The iPhone is assembled at a place called Foxconn City, where 230,000 employees live in barracks and are paid $17 per day to work six 12-hour days per week. Duhigg and Bradsher note that the Chinese government has, in many cases, underwritten the costs of numerous industries in their country, like, for example, the building of worker dormitories.

Given his support for union busting right to work legislation, this story makes you wonder what Gov. Daniels had in mind when he linked Steve Jobs and job creation.

It's worth noting that Indiana already has its own version of the Chinese production model.
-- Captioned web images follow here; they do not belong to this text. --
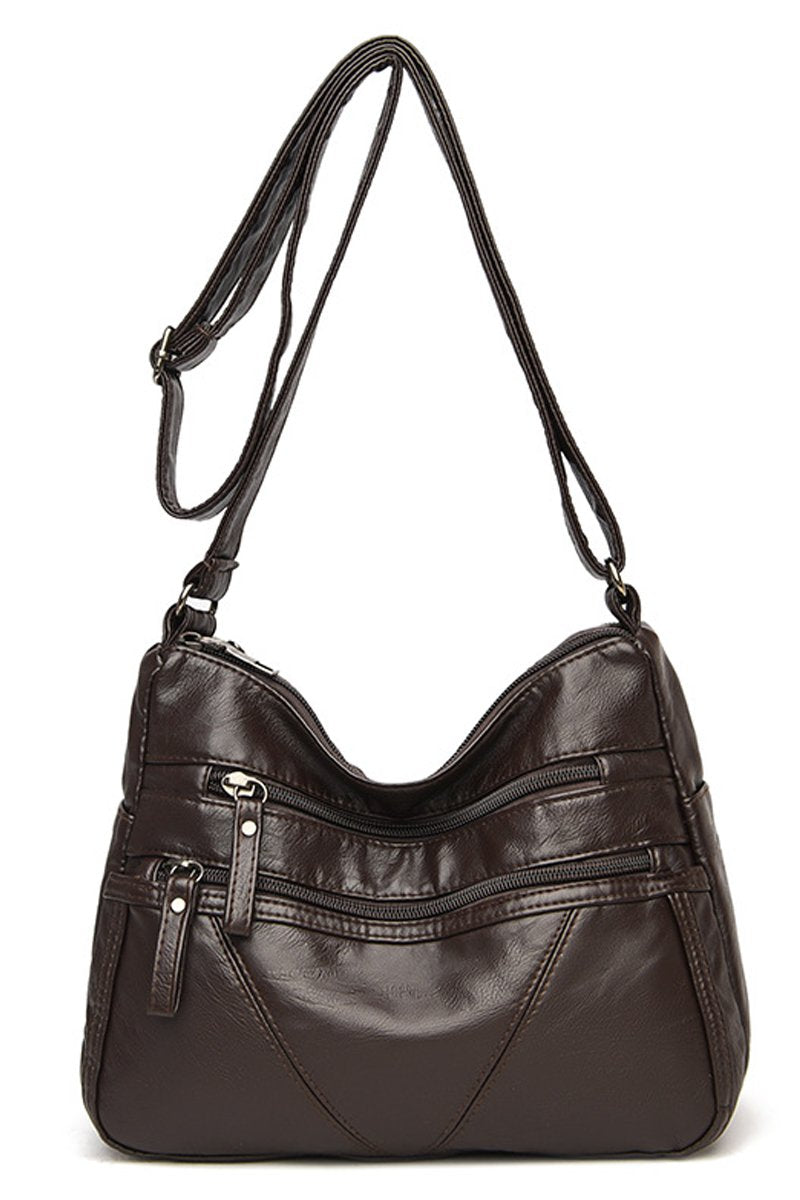 ONE SHOULDER CROSS BORDER MESSENGER BAG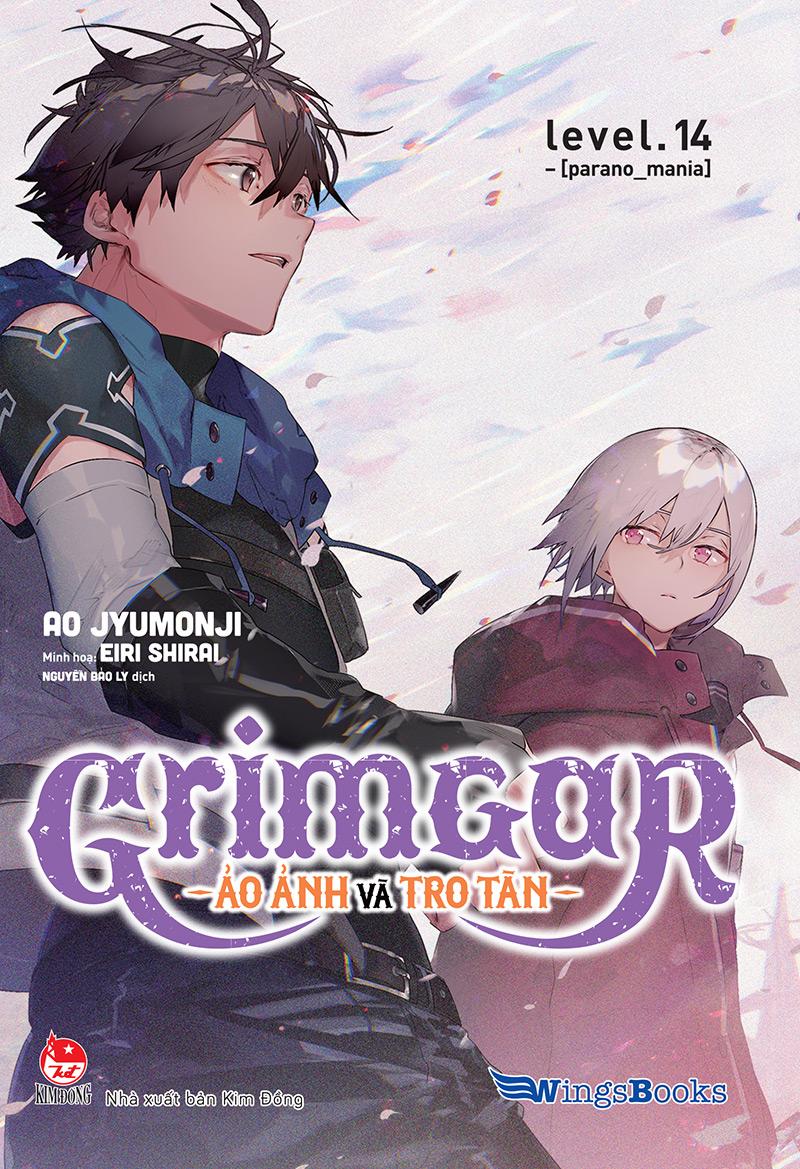 Kim Đồng - Grimgar - Ảo ảnh và tro tàn - Tập 14 - Bản phổ thông (Tặng Postcard Mica)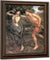 Apollo And Daphne By John Waterhouse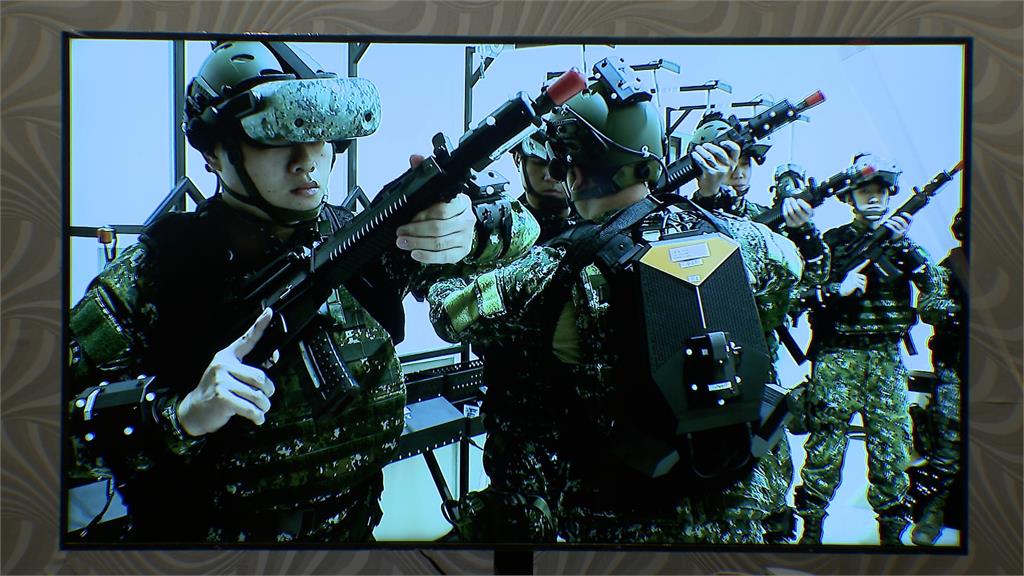 協助軍方「科技建軍」　中科院新式飛行體驗模擬機曝光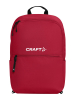 Craft Squad 2.0 Backpack 16l Kirkkaanpunainen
For years, farms and orchards with a need for seasonal labor have hired Hispanic workers to come here and harvest fruits and vegetables. These workers often work from dawn to dusk. They also live in barracks or bunkhouses. The farmers who hire them will often tell you they've tried to employ local folks, but most Americans either can't or won't do the work as well as their migrant competition. At least, not for that pay scale.

Both Gov. Daniels and Pres. Obama seem to agree that America has a jobs problem. But the jobs problem is actually a competition problem. If the terms of this competition are left to business leaders to decide on their own, the issue will be reduced, as it seems to be in Indiana, to figuring out how to get the most out of workers for the least amount of money.
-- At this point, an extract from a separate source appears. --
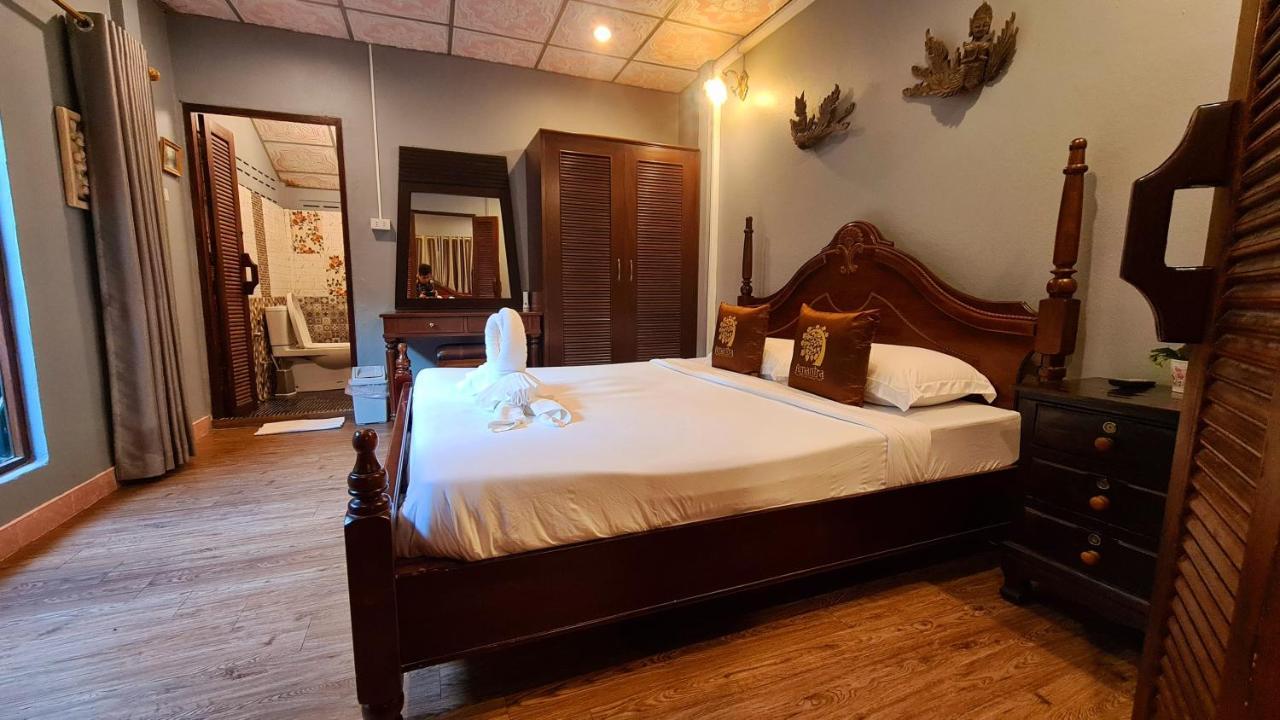 Amantra Homestay & Village Surat Thani Exterior foto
This is why the president is proposing to create tax incentives, making it more attractive for businesses to stay in this country. Whether these measures are sufficient, though, remains to be seen.

Duhigg and Bradsher write that American business leaders complain our workers lack mid-level skills and that the cost of doing business here is just too high to allow for the profits necessary to spur innovation. What's more, as economist Betsey Stevenson tells them: “Companies once felt an obligation to support American workers…That's disappeared.”

So is the glass half empty, or half full? Maybe, when it comes to our economic dilemma, it's time to stop thinking in such either/or terms. Neither government nor business will be able to fix things by itself.